Throughout my teens I became acquainted with many different horse professionals and as my intrigue for training grew, so did my parents support to take me pretty much anywhere I needed to go. We travelled to clinics, ranches and training demonstrations all over the place. I am thankful for all the horsemen and horsewomen that have helped me along this road!
I have always felt a divine oversight through my horsemanship learning. Almost all of the people I ran into were seeking a deep connecting with their horses. This gave me an excellent start as I branched out on my own. After high school I went to university and continued to learn, train, travel and teach throughout the summers. During that period I was able to get some valuable experience all over North America, working on amazing ranches and meeting some excellent hands.
Ranch life was my favorite - I loved working horses, cattle and dogs. Here was a place they all came together. There was a point in time that I believed I would be a working cowboy somewhere in the hills but that didn’t seem to be God’s plan. Initially it was never my intention to teach. However, after travelling and meeting many folks all over North America, it became clear that my style of horsemanship inspired many. Soon teaching and training was to became a big part of my story.
As the years passed various changes were made to the business. I moved from training for the public to training and selling my own horses. To better support the demand of my students I developed our Day Work and Mentorship programs.

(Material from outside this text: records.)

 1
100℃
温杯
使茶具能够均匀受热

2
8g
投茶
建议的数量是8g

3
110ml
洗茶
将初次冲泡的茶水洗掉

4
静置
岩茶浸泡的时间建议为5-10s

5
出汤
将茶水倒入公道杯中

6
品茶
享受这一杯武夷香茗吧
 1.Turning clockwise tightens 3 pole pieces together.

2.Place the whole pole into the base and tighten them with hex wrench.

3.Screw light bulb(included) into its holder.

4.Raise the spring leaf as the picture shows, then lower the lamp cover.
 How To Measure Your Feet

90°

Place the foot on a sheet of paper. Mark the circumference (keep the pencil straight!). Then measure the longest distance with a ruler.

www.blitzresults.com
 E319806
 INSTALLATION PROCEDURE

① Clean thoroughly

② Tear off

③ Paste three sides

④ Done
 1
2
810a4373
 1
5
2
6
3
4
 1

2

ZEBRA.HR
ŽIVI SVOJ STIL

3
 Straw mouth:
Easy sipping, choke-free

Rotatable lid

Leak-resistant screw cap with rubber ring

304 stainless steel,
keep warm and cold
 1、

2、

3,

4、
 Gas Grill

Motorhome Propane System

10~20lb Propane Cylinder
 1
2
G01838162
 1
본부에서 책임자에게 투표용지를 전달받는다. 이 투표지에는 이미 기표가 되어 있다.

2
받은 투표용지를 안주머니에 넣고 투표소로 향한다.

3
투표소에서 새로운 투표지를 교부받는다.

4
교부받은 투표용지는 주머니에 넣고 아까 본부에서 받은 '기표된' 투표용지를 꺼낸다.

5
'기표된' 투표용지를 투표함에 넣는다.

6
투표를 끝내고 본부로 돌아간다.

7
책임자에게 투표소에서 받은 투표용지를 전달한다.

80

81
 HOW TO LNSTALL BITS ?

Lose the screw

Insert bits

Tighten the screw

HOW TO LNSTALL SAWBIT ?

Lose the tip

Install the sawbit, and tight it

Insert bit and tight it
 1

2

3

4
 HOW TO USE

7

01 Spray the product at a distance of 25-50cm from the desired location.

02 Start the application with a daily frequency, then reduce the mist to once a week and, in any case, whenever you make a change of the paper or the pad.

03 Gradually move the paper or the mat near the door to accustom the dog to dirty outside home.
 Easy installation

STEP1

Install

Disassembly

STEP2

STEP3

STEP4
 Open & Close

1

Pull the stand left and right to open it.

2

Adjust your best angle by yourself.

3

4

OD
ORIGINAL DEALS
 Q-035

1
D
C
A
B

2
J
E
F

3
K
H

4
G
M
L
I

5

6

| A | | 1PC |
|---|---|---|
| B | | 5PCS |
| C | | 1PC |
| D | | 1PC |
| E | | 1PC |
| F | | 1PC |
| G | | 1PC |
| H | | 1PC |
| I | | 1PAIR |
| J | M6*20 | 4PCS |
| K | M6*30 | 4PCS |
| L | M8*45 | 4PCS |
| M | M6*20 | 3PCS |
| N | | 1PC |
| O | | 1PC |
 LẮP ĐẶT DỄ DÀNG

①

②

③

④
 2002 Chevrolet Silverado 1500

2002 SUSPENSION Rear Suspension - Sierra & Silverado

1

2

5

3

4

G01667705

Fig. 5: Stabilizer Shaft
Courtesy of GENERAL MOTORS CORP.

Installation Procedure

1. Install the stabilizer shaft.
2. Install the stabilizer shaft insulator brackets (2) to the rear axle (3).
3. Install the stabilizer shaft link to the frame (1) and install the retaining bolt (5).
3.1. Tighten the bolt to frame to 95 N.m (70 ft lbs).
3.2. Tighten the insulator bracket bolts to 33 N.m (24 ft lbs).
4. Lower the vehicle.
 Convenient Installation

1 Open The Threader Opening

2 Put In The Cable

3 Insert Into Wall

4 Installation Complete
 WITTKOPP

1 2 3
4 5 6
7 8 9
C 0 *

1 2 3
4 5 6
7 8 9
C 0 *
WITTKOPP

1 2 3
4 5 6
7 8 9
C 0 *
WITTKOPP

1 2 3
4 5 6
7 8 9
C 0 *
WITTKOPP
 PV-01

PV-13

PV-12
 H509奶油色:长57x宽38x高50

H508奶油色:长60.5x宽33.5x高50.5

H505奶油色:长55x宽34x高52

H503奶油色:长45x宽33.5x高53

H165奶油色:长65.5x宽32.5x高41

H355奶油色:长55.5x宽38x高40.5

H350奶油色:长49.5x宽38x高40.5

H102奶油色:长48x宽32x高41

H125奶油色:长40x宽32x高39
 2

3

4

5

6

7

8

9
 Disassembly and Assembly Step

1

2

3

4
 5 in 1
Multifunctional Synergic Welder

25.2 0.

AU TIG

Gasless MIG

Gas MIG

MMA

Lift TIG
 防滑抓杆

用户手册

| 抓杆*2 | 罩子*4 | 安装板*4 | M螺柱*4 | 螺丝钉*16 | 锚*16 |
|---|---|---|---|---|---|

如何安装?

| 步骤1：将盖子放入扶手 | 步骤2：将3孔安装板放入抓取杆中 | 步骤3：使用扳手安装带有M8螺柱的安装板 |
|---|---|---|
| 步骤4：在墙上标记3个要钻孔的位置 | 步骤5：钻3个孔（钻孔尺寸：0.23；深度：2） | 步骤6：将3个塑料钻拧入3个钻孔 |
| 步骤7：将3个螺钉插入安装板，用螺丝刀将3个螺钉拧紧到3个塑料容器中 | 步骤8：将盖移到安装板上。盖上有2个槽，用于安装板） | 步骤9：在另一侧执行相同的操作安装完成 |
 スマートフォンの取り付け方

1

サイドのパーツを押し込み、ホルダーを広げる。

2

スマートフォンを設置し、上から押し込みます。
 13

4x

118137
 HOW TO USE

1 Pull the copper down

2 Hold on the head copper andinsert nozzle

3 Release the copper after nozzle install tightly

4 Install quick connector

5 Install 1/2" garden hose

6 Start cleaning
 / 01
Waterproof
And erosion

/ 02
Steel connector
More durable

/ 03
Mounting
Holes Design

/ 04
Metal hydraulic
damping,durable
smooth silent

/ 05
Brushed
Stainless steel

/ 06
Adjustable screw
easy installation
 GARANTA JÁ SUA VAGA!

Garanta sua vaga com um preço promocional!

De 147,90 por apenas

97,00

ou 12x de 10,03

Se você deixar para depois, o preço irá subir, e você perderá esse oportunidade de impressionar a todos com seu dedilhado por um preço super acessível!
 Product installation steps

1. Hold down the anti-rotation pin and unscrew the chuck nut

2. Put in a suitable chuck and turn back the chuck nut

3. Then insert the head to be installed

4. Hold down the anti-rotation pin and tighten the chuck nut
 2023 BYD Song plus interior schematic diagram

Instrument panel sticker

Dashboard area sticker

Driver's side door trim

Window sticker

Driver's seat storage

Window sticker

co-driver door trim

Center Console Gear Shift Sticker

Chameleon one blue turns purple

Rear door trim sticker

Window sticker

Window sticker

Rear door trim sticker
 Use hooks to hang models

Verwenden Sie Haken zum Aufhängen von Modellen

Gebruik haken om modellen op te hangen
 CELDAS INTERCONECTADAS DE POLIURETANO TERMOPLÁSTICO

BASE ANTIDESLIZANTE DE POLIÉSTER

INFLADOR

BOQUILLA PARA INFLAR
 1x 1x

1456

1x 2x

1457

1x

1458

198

Mentoring people, building relationships and watching growth is truly my passion.
I currently teach clinics throughout Canada in the summer and work out of our home ranch in the winter, helping people develop their relationships through horsemanship. I have commented many times - and still do to this day - that I don’t have everything figured out. But I am willing to share my understandings and what makes sense to me. I like to think of myself as a professional student of the horse; learning is what I do first and teaching is second. That said, I have been very blessed by teaching as it has allowed me to earn a living in the world I love.
This style of horsemanship is very relational, it allows you to see yourself through your horse and continues as you advance through the process. Mastery in horsemanship begins with a commitment to bettering ourselves! This starts with taking ownership and responsibility for our part of the story, thus interpreting the horse's actions and performance differently. When we are aware of - and work on developing - our side of the relationship, we truly facilitate not only growth in our horses, but growth in ourselves. Good horsemanship challenges everything about our inner person. What an amazing gift: progressing in our horsemanship goes hand in hand with developing our
My wife, Cindy and children, Taylor, Jackson and Christopher live in Athabasca, Ab. Family is a major part of my life and raising my kids in a rural family focused setting is important to us. Being able to pass on what I have learned to my kids has been a great gift to me and only continues to make this journey more enjoyable.